En vérité, la solidarité qui s’exprime partout dans le monde ne procède pas d’une compassion pour la détresse de ces personnes mais plutôt d’une mise en accusation ciblée et systématique de l’adversaire. Ce n’est pas « dis-moi qui souffre et je te dirais avec qui je suis solidaire », mais plutôt « dis-moi qui est supposé comptable de souffrances et je te dirais contre qui je me mobilise ». Pour des raisons qui demanderaient à être éclaircies, Israël est devenu au fil des ans le symbole planétaire de l’oppression des peuples, comme l’a parfaitement montré l’odieuse conférence de Durban organisée par l’ONU qui s’est tenue en 2001. Celle-ci était initialement prévue pour traiter de la discrimination raciale, de la xénophobie et de l’intolérance qui y est associée, et le sujet majeur qui a éclipsé tous les autres a été celui de l’antisionisme. C’est cette haine à l’égard d’Israël qui s’y est manifestée à l’époque qui ressurgit aujourd’hui, indépendamment de tout contexte qui s’interrogerait sur les massacres du Hamas, ses objectifs et ses pratiques. Et ce sont les civils palestiniens qui paient le prix de cette incurie des acteurs à voir le vrai visage de cette organisation qu’il importe de démanteler pour éviter une récidive que ses dirigeants ont d’ailleurs clairement annoncée.
David Musnik
(1 ) Les vidéos disponibles en lignes montrant les interviews de certains dirigeants du Hamas ne laissent absolument aucun doute sur les objectifs destructeurs de ce mouvement, qu’il ne prend même pas la peine de dissimuler par des artifices de rhétorique.

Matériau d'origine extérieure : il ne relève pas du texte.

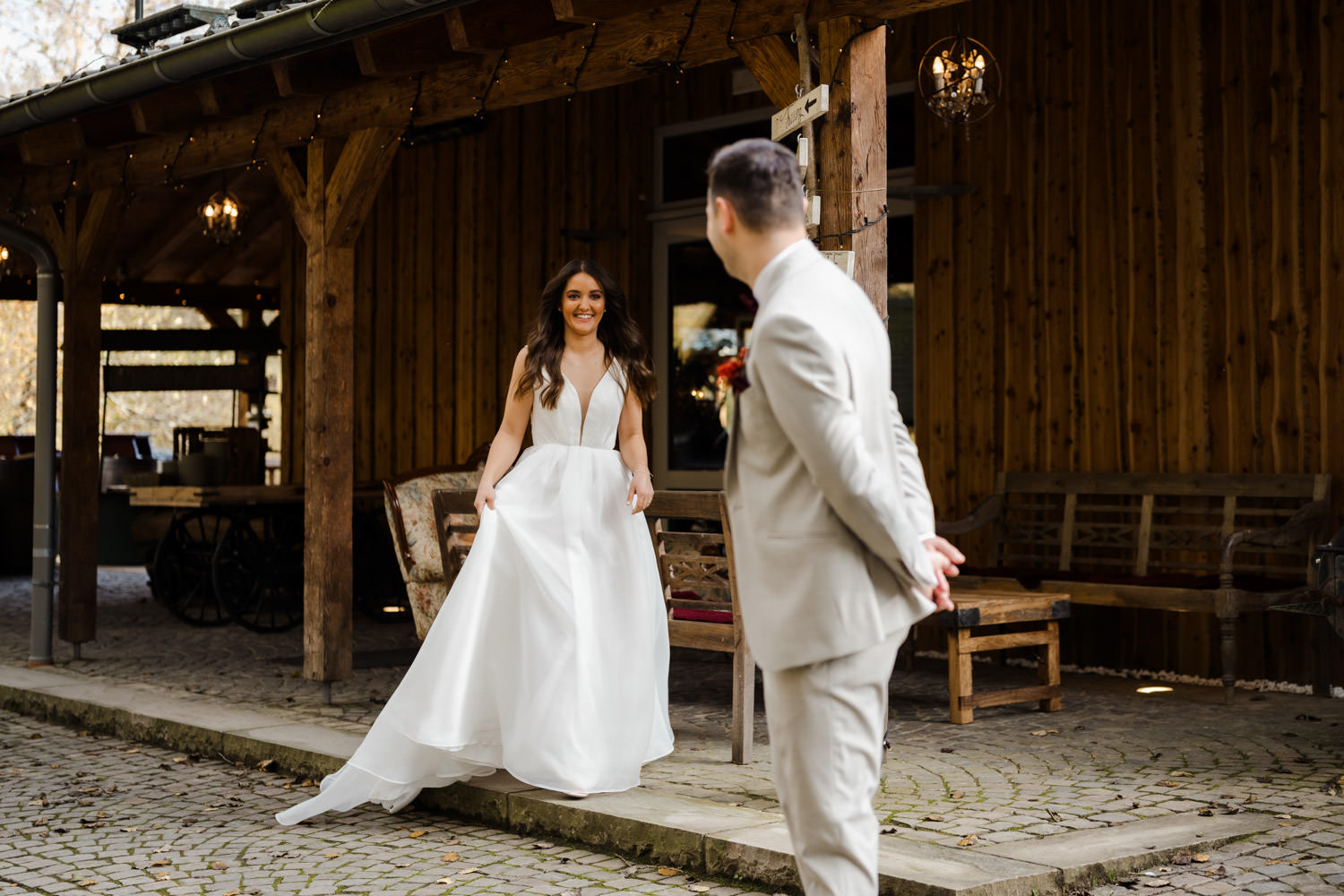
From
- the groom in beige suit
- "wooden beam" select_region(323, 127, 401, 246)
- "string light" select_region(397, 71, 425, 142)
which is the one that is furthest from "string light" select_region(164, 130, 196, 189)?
the groom in beige suit

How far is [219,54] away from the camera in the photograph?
6.97 m

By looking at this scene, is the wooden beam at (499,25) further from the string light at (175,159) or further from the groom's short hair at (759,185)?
the groom's short hair at (759,185)

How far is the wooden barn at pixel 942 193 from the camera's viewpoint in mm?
6508

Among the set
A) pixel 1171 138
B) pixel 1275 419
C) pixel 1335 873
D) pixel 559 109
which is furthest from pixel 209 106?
pixel 1335 873

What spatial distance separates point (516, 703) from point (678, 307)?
19.8 ft

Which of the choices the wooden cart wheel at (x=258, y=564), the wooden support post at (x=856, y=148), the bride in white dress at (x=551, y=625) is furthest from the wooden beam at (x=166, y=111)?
the wooden support post at (x=856, y=148)

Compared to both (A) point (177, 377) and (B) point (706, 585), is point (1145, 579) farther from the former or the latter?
(A) point (177, 377)

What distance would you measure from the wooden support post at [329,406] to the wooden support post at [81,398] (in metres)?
2.16

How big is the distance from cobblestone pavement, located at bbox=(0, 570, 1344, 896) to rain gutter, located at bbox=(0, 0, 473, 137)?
3010mm

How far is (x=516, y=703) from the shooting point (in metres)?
5.01

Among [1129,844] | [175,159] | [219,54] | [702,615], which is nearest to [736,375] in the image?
[1129,844]

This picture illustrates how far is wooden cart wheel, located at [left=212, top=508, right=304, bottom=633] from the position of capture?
34.1 feet

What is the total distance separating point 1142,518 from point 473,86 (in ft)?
13.4

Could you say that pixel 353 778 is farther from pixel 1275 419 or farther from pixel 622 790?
pixel 1275 419
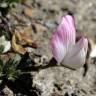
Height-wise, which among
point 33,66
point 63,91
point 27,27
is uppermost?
point 27,27

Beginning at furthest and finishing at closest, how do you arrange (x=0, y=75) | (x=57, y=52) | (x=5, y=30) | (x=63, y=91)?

(2) On pourra lire avec intérêt l’excellent ouvrage de Benny Morris et Dror Zeevi « The Thirty-Year Genocide: Turkey's Destruction of Its Christian Minorities, 1894-1924 », qui laisse rêveur sur les déclarations tonitruantes du président Erdogan à propos de cette nouvelle éruption de violence du Proche Orient. Et ce indépendamment des actions incertaines et plus récentes de la Turquie en Syrie, à Chypre, en Libye, en soutien de l’Azerbaïdjan ou vis à vis des Kurdes. Pour ne pas parler de la répression interne en Turquie dont le nombre de prisonniers politiques dans les prisons fait froid dans le dos …
(3) Ce terme emprunté à la terminologie nationale socialiste est calqué sur le fameux slogan « Judenrein ».